Une vague de refus d’échange de permis de conduire burkinabé.
Cet article ci-dessous a été rédigé, pour les ressortissants Sénégalais, il s’avère que les ressortissants burkinabé sont dans la même situation.
Au lendemain du déconfinement en France, plusieurs dizaines de sénégalais ont reçu la notification de décisions portant refus d’échange de leur permis de conduire en permis français, prises par la préfecture de Loire- Atlantique.
En effet, l’ensemble des décisions de refus comportent les mêmes motivations en fait et en droit, en l’espèce, l’absence d’accord de réciprocité en matière d’échange de permis entre la France et le Sénégal conformément à l’article R222-1 du code de la route.
Les ressortissants sénégalais ayant reçu cette décision, remplissaient, à la date de leurs demandes, toutes les conditions visées à l’article 11 III. de l’arrêté du 12 janvier 2012 fixant les conditions de reconnaissance et d’échange des permis de conduire délivrés par les États n’appartenant ni à l’Union européenne, ni à l’Espace économique européen.

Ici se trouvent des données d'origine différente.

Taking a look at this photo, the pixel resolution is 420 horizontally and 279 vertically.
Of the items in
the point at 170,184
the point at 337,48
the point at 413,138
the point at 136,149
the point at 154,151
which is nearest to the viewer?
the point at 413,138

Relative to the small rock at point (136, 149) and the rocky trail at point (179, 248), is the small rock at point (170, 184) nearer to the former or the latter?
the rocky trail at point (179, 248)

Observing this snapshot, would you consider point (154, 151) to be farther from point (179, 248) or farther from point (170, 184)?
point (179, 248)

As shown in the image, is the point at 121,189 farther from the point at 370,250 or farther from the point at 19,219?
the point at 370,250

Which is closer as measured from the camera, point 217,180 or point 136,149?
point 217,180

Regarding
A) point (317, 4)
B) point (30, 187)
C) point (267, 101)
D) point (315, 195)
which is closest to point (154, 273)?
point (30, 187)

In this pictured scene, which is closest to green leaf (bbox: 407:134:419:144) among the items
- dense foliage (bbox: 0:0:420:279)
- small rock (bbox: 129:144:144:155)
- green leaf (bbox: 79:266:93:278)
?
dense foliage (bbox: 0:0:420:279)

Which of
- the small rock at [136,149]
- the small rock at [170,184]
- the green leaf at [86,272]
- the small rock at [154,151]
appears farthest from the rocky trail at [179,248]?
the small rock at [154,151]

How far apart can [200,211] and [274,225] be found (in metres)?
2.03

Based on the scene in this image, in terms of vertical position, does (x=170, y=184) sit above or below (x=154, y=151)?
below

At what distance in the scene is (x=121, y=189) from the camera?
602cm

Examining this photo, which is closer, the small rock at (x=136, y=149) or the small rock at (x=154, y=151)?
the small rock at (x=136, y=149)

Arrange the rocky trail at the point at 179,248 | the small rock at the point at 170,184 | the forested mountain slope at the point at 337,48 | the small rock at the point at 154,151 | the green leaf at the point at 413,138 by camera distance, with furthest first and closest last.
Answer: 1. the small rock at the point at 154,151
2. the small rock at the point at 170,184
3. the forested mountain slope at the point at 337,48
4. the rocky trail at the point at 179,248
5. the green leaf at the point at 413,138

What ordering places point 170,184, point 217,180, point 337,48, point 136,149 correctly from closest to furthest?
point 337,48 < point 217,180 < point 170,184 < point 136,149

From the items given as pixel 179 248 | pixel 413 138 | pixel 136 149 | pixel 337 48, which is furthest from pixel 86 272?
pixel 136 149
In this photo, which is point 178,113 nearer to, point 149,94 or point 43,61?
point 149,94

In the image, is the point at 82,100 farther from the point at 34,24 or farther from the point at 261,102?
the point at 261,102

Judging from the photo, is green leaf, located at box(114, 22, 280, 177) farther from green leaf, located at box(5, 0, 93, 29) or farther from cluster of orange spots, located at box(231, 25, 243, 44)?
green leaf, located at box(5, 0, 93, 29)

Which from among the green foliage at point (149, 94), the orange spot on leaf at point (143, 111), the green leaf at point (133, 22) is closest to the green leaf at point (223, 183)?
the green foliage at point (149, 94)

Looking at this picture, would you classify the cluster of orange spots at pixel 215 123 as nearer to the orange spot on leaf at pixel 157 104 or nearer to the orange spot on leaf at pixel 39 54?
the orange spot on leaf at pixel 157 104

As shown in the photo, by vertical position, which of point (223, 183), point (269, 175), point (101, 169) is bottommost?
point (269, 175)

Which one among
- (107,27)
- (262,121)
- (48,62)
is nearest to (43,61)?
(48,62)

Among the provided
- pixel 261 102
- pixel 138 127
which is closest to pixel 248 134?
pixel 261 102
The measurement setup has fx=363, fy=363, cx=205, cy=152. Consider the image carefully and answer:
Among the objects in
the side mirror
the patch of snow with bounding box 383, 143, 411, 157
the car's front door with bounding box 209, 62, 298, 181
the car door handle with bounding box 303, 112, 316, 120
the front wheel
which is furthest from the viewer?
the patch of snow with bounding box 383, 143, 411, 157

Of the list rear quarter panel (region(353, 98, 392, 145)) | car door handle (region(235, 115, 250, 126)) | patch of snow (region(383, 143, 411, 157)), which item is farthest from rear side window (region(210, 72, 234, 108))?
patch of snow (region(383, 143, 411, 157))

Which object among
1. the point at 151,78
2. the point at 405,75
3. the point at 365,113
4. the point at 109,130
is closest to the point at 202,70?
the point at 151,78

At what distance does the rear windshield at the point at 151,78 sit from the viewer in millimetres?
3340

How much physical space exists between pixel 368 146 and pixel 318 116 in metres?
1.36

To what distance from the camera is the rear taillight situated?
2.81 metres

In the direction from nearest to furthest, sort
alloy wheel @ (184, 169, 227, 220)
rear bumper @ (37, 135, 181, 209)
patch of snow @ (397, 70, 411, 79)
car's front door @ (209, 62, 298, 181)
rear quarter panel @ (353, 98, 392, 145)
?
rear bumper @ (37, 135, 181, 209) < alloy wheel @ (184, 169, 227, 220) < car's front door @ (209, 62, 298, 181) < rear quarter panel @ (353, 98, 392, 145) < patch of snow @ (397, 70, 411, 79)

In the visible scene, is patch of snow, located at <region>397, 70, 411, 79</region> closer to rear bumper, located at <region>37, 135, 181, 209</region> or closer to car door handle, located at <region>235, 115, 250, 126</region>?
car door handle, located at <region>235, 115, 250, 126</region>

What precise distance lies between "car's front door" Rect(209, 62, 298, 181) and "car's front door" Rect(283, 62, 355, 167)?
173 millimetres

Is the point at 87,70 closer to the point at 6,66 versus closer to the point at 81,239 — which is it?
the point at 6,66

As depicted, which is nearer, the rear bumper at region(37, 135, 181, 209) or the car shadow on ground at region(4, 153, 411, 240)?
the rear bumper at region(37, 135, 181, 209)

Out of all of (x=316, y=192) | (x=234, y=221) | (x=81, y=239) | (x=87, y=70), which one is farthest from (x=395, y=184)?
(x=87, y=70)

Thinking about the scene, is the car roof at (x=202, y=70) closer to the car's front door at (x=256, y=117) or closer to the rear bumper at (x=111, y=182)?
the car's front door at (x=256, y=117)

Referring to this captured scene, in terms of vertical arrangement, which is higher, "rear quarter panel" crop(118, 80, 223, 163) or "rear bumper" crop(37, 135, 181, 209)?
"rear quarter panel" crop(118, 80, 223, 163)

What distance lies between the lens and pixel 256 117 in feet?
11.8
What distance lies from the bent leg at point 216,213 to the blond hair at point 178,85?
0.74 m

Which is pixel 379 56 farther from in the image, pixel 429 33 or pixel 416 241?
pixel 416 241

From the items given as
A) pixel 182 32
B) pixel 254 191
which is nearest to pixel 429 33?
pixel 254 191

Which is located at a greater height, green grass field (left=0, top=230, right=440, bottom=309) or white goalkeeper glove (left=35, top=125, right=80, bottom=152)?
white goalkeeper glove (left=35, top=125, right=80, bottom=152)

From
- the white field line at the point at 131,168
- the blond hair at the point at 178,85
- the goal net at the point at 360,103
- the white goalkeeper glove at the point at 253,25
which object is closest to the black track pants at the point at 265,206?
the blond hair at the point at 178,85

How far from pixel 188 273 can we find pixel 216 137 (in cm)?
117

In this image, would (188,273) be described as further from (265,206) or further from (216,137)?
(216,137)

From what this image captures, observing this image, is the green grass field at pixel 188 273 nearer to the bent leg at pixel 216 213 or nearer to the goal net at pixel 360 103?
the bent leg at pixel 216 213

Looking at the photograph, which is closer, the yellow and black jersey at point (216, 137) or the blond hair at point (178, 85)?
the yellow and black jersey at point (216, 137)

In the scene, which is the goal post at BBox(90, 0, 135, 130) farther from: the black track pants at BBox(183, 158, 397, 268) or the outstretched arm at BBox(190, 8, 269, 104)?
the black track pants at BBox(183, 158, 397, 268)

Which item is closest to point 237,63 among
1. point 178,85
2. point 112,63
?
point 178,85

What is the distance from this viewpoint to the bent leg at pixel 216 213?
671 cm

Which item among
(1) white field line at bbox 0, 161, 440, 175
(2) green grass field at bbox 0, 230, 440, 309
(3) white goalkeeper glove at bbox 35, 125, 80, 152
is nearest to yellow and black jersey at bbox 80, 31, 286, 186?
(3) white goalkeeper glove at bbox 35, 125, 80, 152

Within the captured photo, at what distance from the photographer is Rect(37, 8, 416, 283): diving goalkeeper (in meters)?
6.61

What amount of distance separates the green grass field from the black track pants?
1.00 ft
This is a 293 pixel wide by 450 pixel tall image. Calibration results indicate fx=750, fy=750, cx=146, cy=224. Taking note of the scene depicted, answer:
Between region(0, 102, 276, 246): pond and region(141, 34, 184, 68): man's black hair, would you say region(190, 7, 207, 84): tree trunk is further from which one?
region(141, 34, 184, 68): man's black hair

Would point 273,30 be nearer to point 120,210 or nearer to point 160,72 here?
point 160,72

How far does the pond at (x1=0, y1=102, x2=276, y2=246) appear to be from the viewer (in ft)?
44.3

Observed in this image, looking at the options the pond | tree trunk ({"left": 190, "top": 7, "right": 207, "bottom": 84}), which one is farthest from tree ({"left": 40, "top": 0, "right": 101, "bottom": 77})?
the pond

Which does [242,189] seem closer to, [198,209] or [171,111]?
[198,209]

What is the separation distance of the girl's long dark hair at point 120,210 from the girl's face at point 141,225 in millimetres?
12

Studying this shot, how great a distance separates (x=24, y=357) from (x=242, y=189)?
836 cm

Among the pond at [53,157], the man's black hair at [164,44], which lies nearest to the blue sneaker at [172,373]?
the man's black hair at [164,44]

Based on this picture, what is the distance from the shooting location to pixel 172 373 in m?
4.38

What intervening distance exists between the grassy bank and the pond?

Il appert qu’à la suite d’une réforme européenne venue harmoniser les conditions de délivrance des titres de permis de conduire par les autorités des États de l’Espace Économique Européen, les autorités françaises ont mis fin à la pratique d’échange des permis de conduire sénégalais au 31 mars 2020.
Cette mesure a entraîné un désarroi sans précédent pour plusieurs ressortissants Sénégalais, et appelle une problématique juridique majeure en matière d’application dans le temps de changement de pratiques internationales.
- Désarroi et situations préjudiciables des ressortissants sénégalais
Les ressortissants Sénégalais ayant reçu notification du refus d’échange, ne sont plus autorisés à conduire en France avec leurs permis nationaux :
Pour certains, la conduite est une nécessité impérieuse résultant notamment de leur activité professionnelle, de l’éloignement de leur lieu de résidence, de trajets journaliers qu’ils doivent effectuer.
Pour d’autres la conduite, conditionne leur droit au séjour en France, c’est le cas de chauffeurs livreurs, ou chauffeur poids lourd ayant obtenu un titre de séjour « salarié ».
Plusieurs familles sont tributaires de cette mesure qui les place dans une situation d’extrême précarité.
L’administration française précise dans ses décisions, que les ressortissants faisant l’objet de refus pour défaut d’accord de réciprocité, pourront néanmoins passer le permis en candidat libre. Seulement le caractère onéreux du passage du permis français pourrait priver les demandeurs de cette autorisation ; et les délais de passage, dans ce contexte de covid-19 et d’état d’urgence sanitaire, pourront gravement accentuer leurs situations déplorables.
- Insécurité juridique
Il ressort de l’analyse de plusieurs décisions de refus d’échange, que les ressortissants Sénégalais avaient effectué leur demande depuis plus d’une année.
Soit au moment de l’enregistrement de leur demande d’échange de permis, la pratique de réciprocité entre le Sénégal et la France perdurait.
Cet état de droit appelle plusieurs problématiques de sécurité juridique.
D’une part il ressort du raisonnement de l’administration française, qu’elle applique de manière rétroactive les mesures et l’état de droit instaurés à compter du 31 mars 2020.
D’autre part, les Sénégalais ayant reçu les décisions de refus postérieurement au 31 mars 2020, subissent les conséquences d’un délai de traitement anormalement long de leurs demandes d’échange de permis de conduire.
En tout état de cause, deux perspectives s’envisagent face à ce chaos juridique : soit l’administration devra réexaminer les demandes et accepter d’échanger les permis soumis antérieurement au 31 mars 2020,
Soit la juridiction administrative devra examiner la légalité de ces décisions et la responsabilité de l’État français dans l’application des mesures mettant fin à la pratique de réciprocité aux ressortissants sénégalais ayant sollicité l’échange de leur permis de conduire avant le 31 mars 2020.
Notre cabinet a été constitué par plusieurs Sénégalais qui sont dans une situation d’extrême urgence face à ce nouvel état de droit.
Les recours hiérarchiques et juridictionnels seront adressés dès la semaine prochaine aux institutions compétentes sur toute l’étendue du territoire français.
En raison des situations d’extrême urgence de certains de nos clients, des actions en référé seront engagées.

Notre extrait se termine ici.